The journey began with a thorough analysis of the company's current knowledge management system and employee query patterns. Our dedicated team consisted of Generative AI specialists, data engineers, and UX designers, supported by a project manager. With a twelve-week timeline, we set out to create a functional prototype capable of answering questions based on the company's internal documentation.
From the outset, our specialists focused on implementing a Retrieval-Augmented Generation (RAG) system. This approach allowed Mobegí to pull relevant information from the company's knowledge base and generate contextually appropriate responses. The team continuously refined the retrieval and generation processes, balancing accuracy with response speed.

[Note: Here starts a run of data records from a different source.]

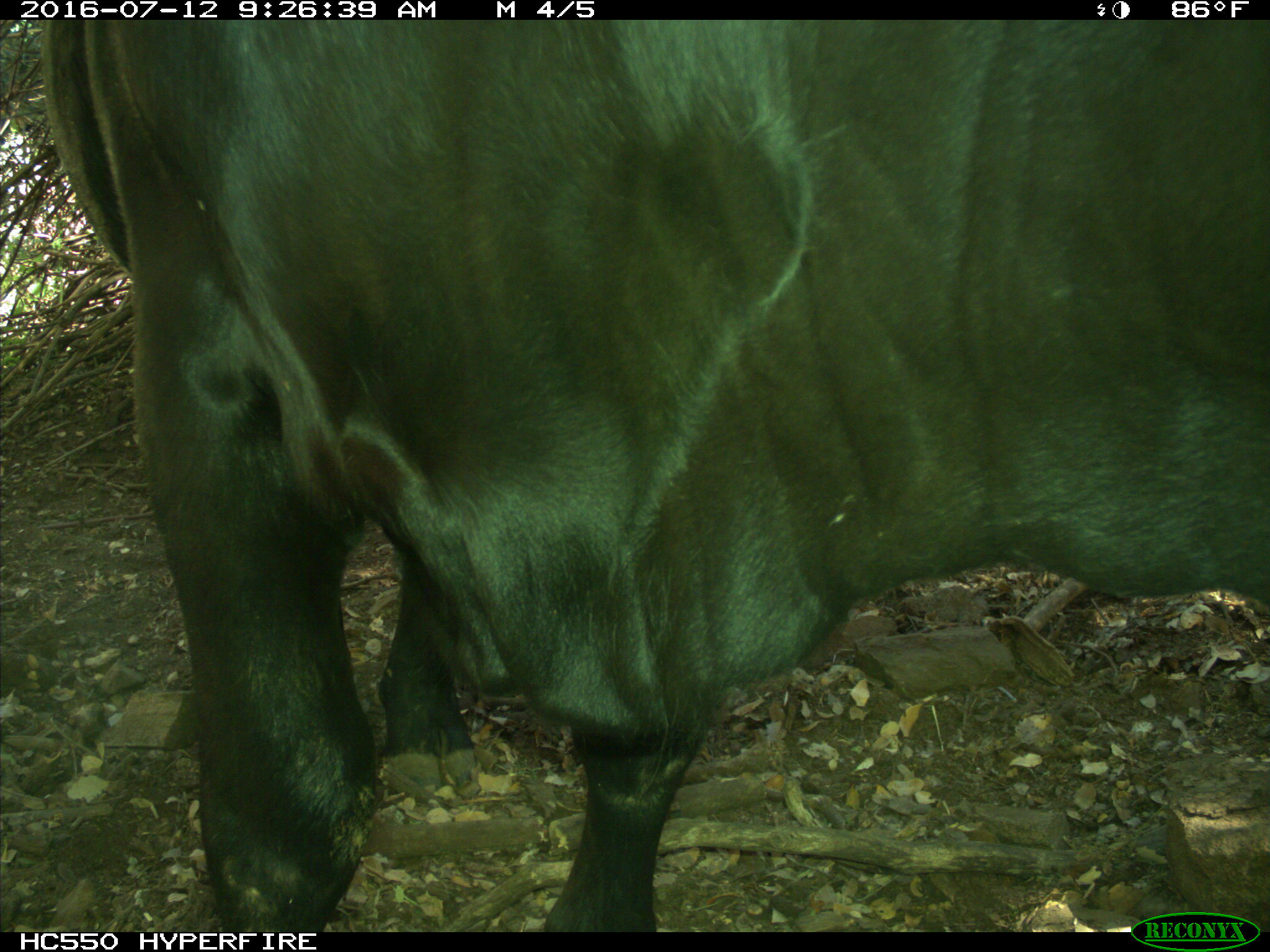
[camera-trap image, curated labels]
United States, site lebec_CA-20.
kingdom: Animalia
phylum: Chordata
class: Mammalia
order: Artiodactyla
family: Bovidae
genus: Bos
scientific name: Bos taurus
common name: domestic cow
Bos taurus (domestic cow).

One innovative strategy developed by our team involved a multi-pass anonymization process. This ensured that sensitive information was protected during processing while maintaining the context necessary for accurate responses. The system was designed to anonymize input queries, process them, and then de-anonymize the responses, all in real-time.
Meanwhile, our data engineers tackled the challenge of efficiently indexing and searching the company's documentation. They implemented a sophisticated chunking strategy and explored various embedding techniques to optimise retrieval accuracy. This involved careful consideration of document structure, content relevance, and query patterns.
The UX design team played a crucial role in making Mobegí approachable and easy to use. They integrated the chatbot into the company's existing Slack workspace, allowing employees to interact with Mobegí through a familiar interface. This design choice significantly lowered the adoption barrier and encouraged regular use.